In discussing AT&T, Genter said the company’s valuation was attractive in part because of a “dark cloud” over the company over its history of making expensive acquisitions, many of which fell through in 2021 and 2022, including the WarnerMedia spinoff. it with Discovery and form Warner Bros. Discovery Inc.

WBD:.

Genter said the market is not giving AT&T management credit for learning its lesson and becoming a stronger competitor against Verizon Communications Inc.

VZ:.

He also pointed to its low price-to-earnings ratio of 6.3. By comparison, the S&P 500’s weighted P/E is 18.6, based on consensus estimates among analysts polled by FactSet.

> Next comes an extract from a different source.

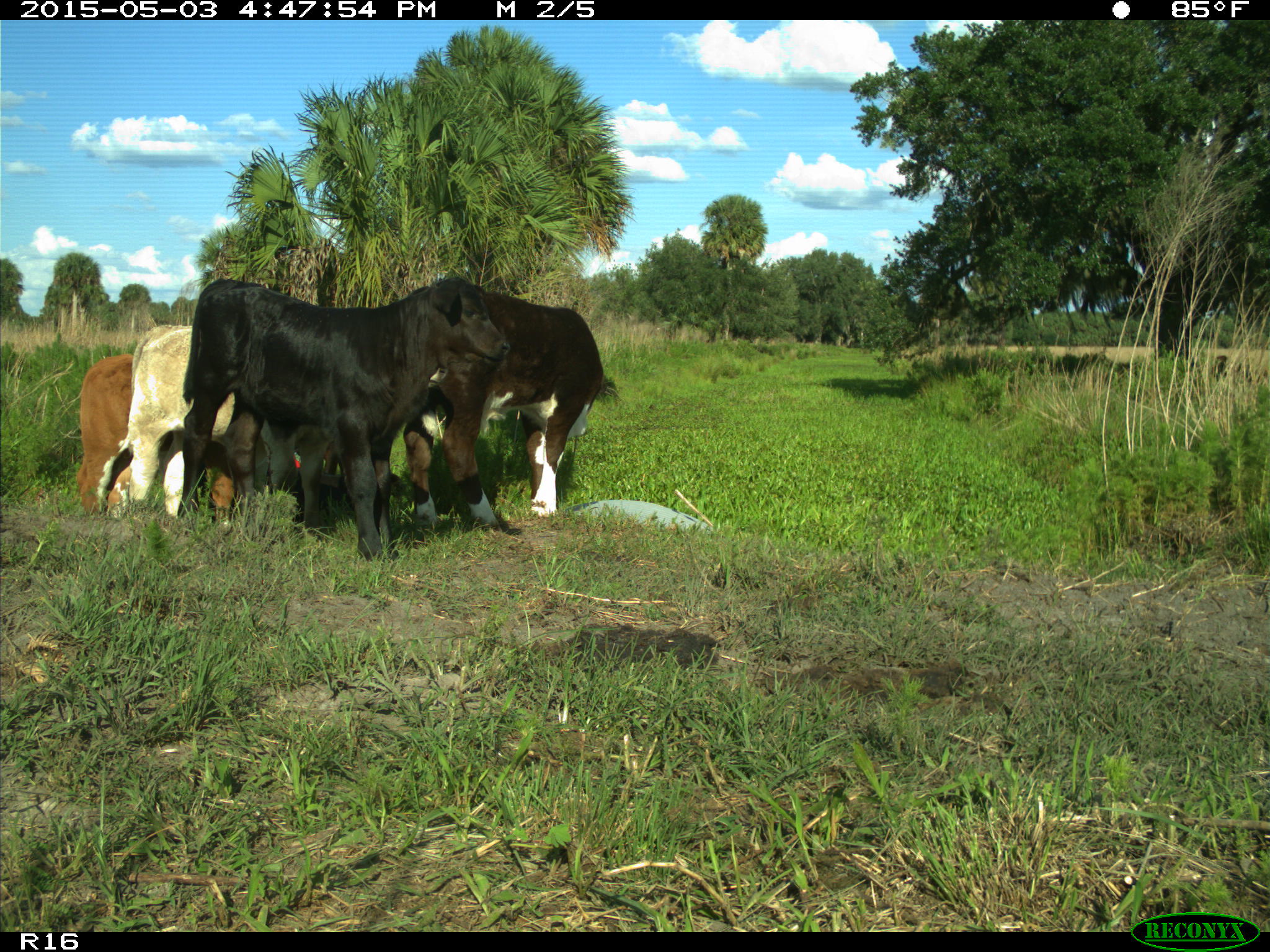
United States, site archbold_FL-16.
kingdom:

“We also see encouraging stickiness in pricing,” he said. “Some competitors have had to cut prices to maintain stock, but they have been able to raise some prices.”

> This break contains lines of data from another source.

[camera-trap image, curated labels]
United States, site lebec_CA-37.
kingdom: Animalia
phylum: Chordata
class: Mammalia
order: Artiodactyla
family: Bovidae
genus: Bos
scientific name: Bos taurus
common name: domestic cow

He said AT&T’s high dividend yield was backed by “very high free cash flow.” If you’re buying a stock in part because of its high dividend yield, the last thing you want to see is a dividend cut.

A company’s free cash flow (FCF) is its remaining cash flow after capital expenditures. This is money that can be used to collect dividends or buy back shares, expand organically or through acquisitions, or for other corporate purposes.

If we divide the expected FCF per share by the current share price, we have an estimated FCF yield that can be compared to the current dividend yield to see if there is any missing space. The more headroom the better.

For this screen, we started with the S&P 500 and narrowed down the list as follows:

  • We removed any company for which consensus estimates of free cash flow were not available for the next 12 months. This includes banks and insurers, for which different measures are commonly used to measure dividend-paying ability.
  • We excluded real estate investment trusts. Other measures, such as funds from operations and adjusted FFO, are commonly used to measure dividend-paying ability in this industry.
  • We excluded any remaining firms for which forward price-to-earnings ratios were not available. This usually means that combined earnings for the next 12 months are expected to be negative.

These kills left a list of 331 companies. We then limited the list to companies with dividend yields of 5.5% or higher, because in the current market you can get more than 5% yield on a 12-month certificate of deposit in a bank.

Finally, we limited the list to companies with an estimated FCF area of ​​1% or more based on consensus FCF estimates for the next 12 months.

The screen went to nine companies. Here they are, arranged by specified FCF headroom:

Company:

Ladies

Dividend yield

Estimated FCF return over the next 12 months

Expected chapter

Forward P/E

AT&T Inc.

T:

7.21%

14.46%

7.25%

6.3:

LyondellBasell Industries NV

LYB:

5.57%

11.42%

5.85%

8:7

VF Corp.

VFC:

6.70%

12.48%

5.78%

8.3:

Verizon Communications Inc.

VZ:

7.57%

12.33%

4.76%

7.3:

International Paper Co.

IP:

6.11%

9.02%

2.91%

12.4:

3M Co.

mmmm

6.12%

8.94%

2.81%

10.8:

ONEOK Inc.

ok

6.51%

9.21%

2.71%

11.3:

Williams Cos. Inc.

WMB:

5.94%

8.07%

2.13%

16.2:

Kinder Morgan Inc. class P

KMI:

6.74%

8.00%

1.26%

14:7

Source: FactSet

AT&T tops the list not only with the highest expected FCF headspace, but also with the lowest forward P/E.